If Ray, in his own autobiography X-Ray, published eighteen months earlier, had paid minimal lip-service to the vital role David had played in keeping The Kinks together in the years before angels came to his aid
, at least he had learned to recognize the value of what he himself had wrought in the cultural inferno of the Sixties and early Seventies. (The 400-page ‘unauthorized autobiography’ ended in 1973.) For the first time, this most difficult of interviewees wrote in his own words about his mental problems, albeit using two distinct voices.
Creating another of his alter egos – a young novice social historian who is sent by dystopian powers-that-be to interview a retired rock star called R. D. – X-Ray is told partially in the first person, and partly through the eyes of this ingénue – proof, were it needed, that Ray still had yet to resolve the source of these inner monologues – Max or him. He also re-analysed his recorded work with a surprisingly judicious ear for what still stood up. Although he devoted just two pages to his 1971 cult classic – making no mention of the Muswell Hillbillies play he claimed in 1979 he had been working on – the fact that twelve of X-Ray’s twenty chapters took their titles from lines on the album spoke volumes.

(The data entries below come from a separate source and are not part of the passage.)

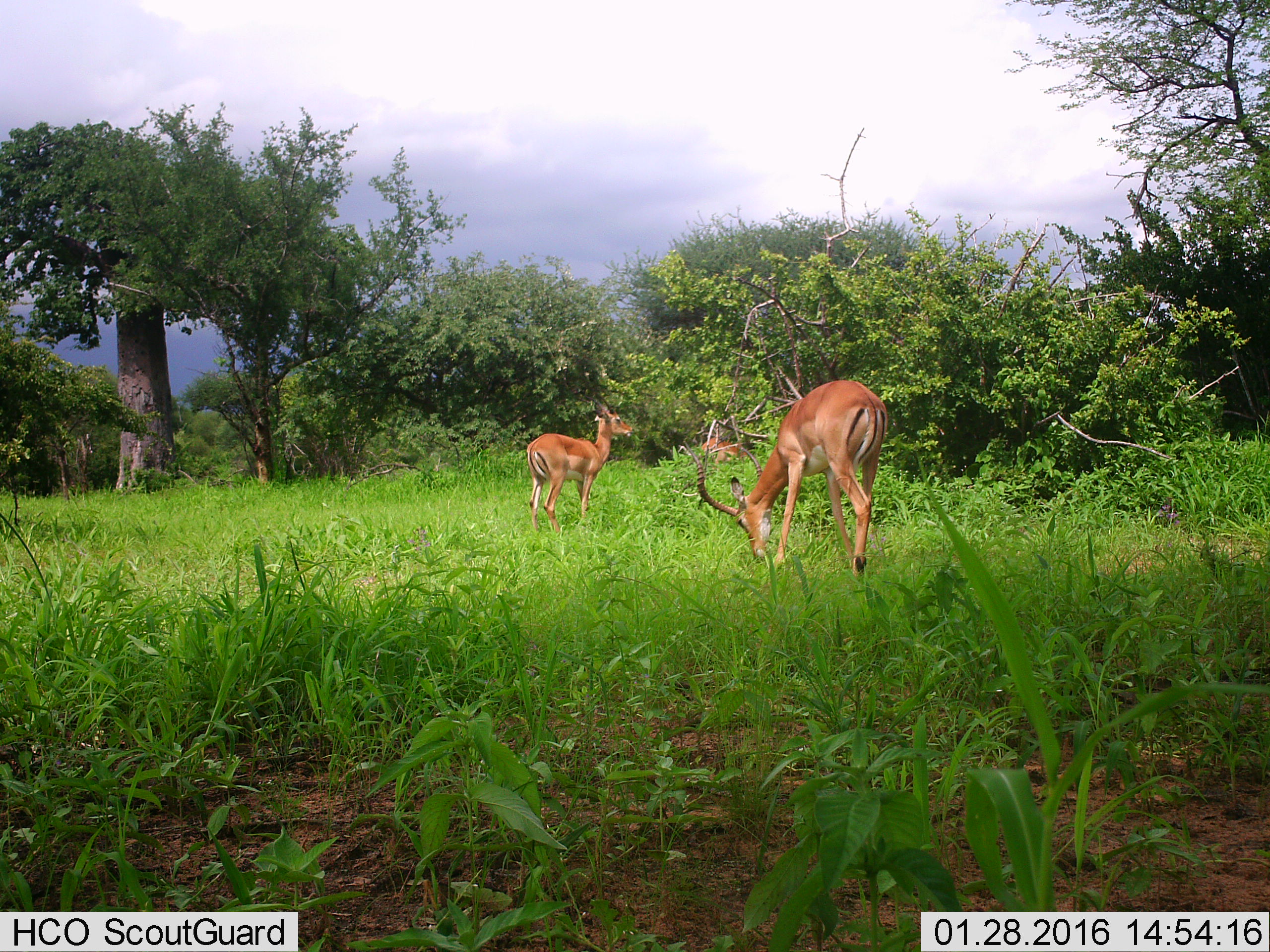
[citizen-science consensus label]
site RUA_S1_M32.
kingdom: Animalia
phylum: Chordata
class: Mammalia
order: Artiodactyla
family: Bovidae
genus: Aepyceros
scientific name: Aepyceros melampus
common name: impala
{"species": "impala (Aepyceros melampus)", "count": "3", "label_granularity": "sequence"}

And as if to reaffirm the continuing relevance of all those songs castigating urban renewal, the loss of traditions and the scrapping of all things old, he took his autobiography on the road – spending eighteen months in 1995–96 performing for the first time as Ray Davies – The Storyteller – not as frontman to The Kinks. The shows, which would invariably include ‘20th Century Man’, ‘Days’, ‘Victoria’ and ‘Village Green’, drew almost exclusively from the 1967–71 heyday of the band, reminding enthralled attendees of the sheer quantity of great songs the man had penned in that half-a-decade of inspiration, attendant upon the realization, ‘I’m Not Like Everybody Else’.